Thomas, who graduated in 1961, retired from the school district in 2002 after having served as a head principal until 2000 when he became an administrative consultant for the district.

Because of a recent surgery he was unable to attend the event in person, but he joked how he was the only award recipient who graduated from Williamsport High School before the word area was added to the name.

Hurwitz graduated in 1980 and now serves as the prinicpal medical director of cancer immunotherapy at Genentech, in San Francisco.

Featured speaker for the night was Rodney Walker, author and inspirational speaker and at-risk youth advocate. Walker shared his story of how one person who believed in him played a role in helping him overcome the adversities of growing up in Chicago’s south side.

“From the age of five to 17 I had been in 12 different foster homes,” he said.

He told how he had both bad and good experiences during those years, but the traumatic experience he had in Chicago at that time really trumped psychologically, emotionally and spiritually the gravity of the experiences of his childhood. He ultimately ran away from his foster home and became homeless, experiencing what he called “all of the horrors of Chicago” in many different ways.

“I also had a chance to reflect on all the decisions that I had made up to that point to land in the situation I was in,” he said. “A lot of my life early on was a discovery that never came to a conclusion and that haunted me for a long time,” he admitted.

“All I ever wanted was a family,” he said. “I can remember even at the breaking point I realized that my life may never be fixed, but what I can do is create something new so that what was broken could never be allowed to happen ever again.”

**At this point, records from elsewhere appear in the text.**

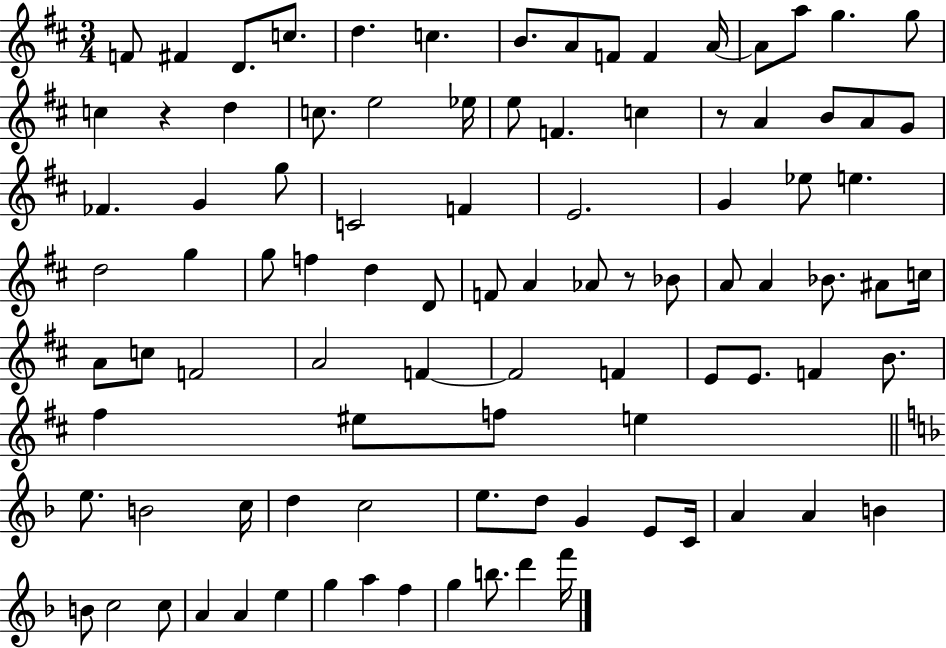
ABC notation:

X:1
T:Untitled
M:3/4
L:1/4
K:D
F/2 ^F D/2 c/2 d c B/2 A/2 F/2 F A/4 A/2 a/2 g g/2 c z d c/2 e2 _e/4 e/2 F c z/2 A B/2 A/2 G/2 _F G g/2 C2 F E2 G _e/2 e d2 g g/2 f d D/2 F/2 A _A/2 z/2 _B/2 A/2 A _B/2 ^A/2 c/4 A/2 c/2 F2 A2 F F2 F E/2 E/2 F B/2 ^f ^e/2 f/2 e e/2 B2 c/4 d c2 e/2 d/2 G E/2 C/4 A A B B/2 c2 c/2 A A e g a f g b/2 d' f'/4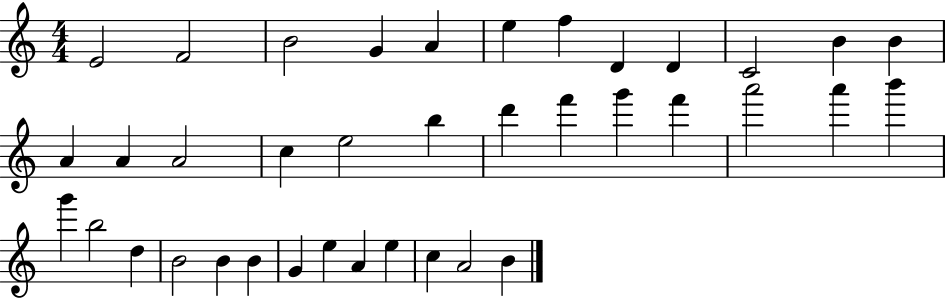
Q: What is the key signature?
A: C major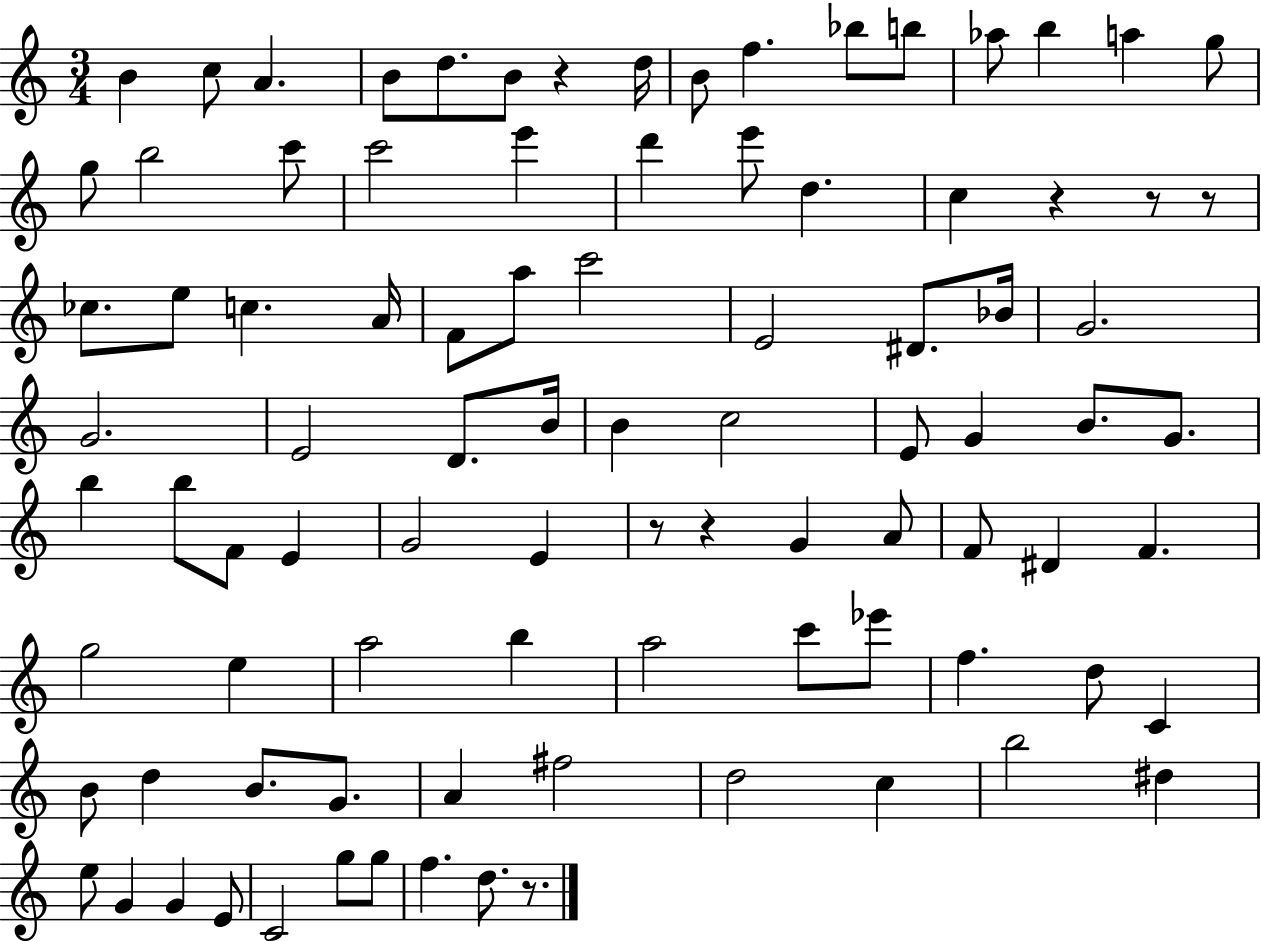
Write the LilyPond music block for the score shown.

{
  \clef treble
  \numericTimeSignature
  \time 3/4
  \key c \major
  b'4 c''8 a'4. | b'8 d''8. b'8 r4 d''16 | b'8 f''4. bes''8 b''8 | aes''8 b''4 a''4 g''8 | \break g''8 b''2 c'''8 | c'''2 e'''4 | d'''4 e'''8 d''4. | c''4 r4 r8 r8 | \break ces''8. e''8 c''4. a'16 | f'8 a''8 c'''2 | e'2 dis'8. bes'16 | g'2. | \break g'2. | e'2 d'8. b'16 | b'4 c''2 | e'8 g'4 b'8. g'8. | \break b''4 b''8 f'8 e'4 | g'2 e'4 | r8 r4 g'4 a'8 | f'8 dis'4 f'4. | \break g''2 e''4 | a''2 b''4 | a''2 c'''8 ees'''8 | f''4. d''8 c'4 | \break b'8 d''4 b'8. g'8. | a'4 fis''2 | d''2 c''4 | b''2 dis''4 | \break e''8 g'4 g'4 e'8 | c'2 g''8 g''8 | f''4. d''8. r8. | \bar "|."
}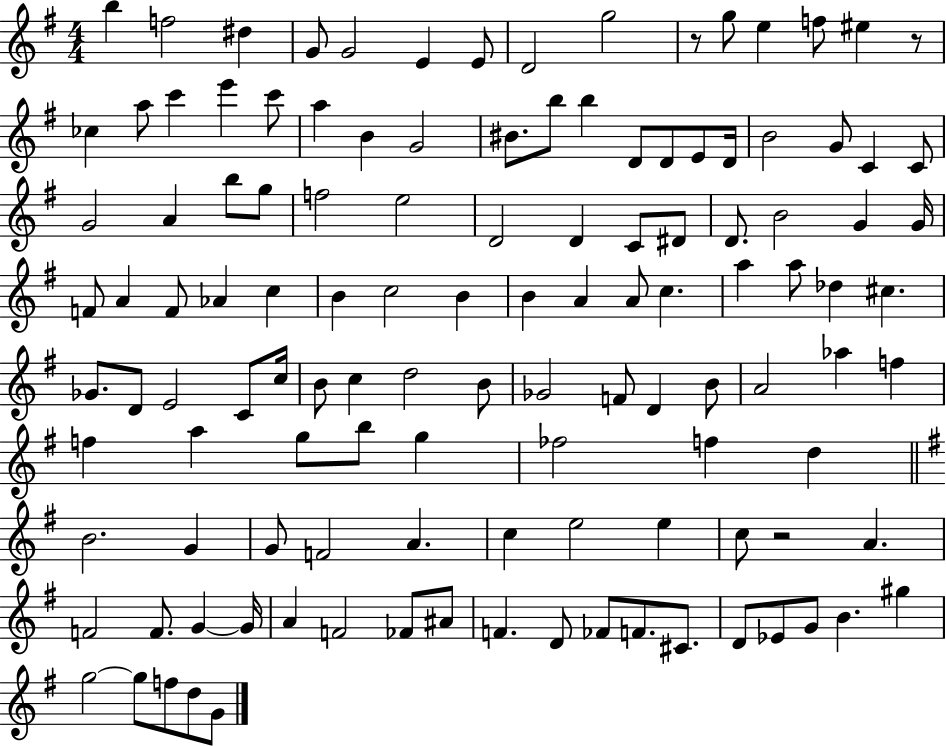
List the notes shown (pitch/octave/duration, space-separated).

B5/q F5/h D#5/q G4/e G4/h E4/q E4/e D4/h G5/h R/e G5/e E5/q F5/e EIS5/q R/e CES5/q A5/e C6/q E6/q C6/e A5/q B4/q G4/h BIS4/e. B5/e B5/q D4/e D4/e E4/e D4/s B4/h G4/e C4/q C4/e G4/h A4/q B5/e G5/e F5/h E5/h D4/h D4/q C4/e D#4/e D4/e. B4/h G4/q G4/s F4/e A4/q F4/e Ab4/q C5/q B4/q C5/h B4/q B4/q A4/q A4/e C5/q. A5/q A5/e Db5/q C#5/q. Gb4/e. D4/e E4/h C4/e C5/s B4/e C5/q D5/h B4/e Gb4/h F4/e D4/q B4/e A4/h Ab5/q F5/q F5/q A5/q G5/e B5/e G5/q FES5/h F5/q D5/q B4/h. G4/q G4/e F4/h A4/q. C5/q E5/h E5/q C5/e R/h A4/q. F4/h F4/e. G4/q G4/s A4/q F4/h FES4/e A#4/e F4/q. D4/e FES4/e F4/e. C#4/e. D4/e Eb4/e G4/e B4/q. G#5/q G5/h G5/e F5/e D5/e G4/e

Walker was homeless and going into his senior year of high school when he met an individual who refused to see him fail. The teacher became his mentor, which ultimately changed the direction of his life. Today, Walker, who is now 28, holds a bachelor’s degree from Morehouse College, a master’s degree from Yale University and earned a master’s in education from Harvard University.

He has written a memoir, “A New Day One: Trauma, Grace and a Young Man’s Journey from Foster Care to Yale.”

The district’s Education Foundation donated $295,000 to the city school district last year. It supported academic programming, the arts, athletics and capital improvement projects.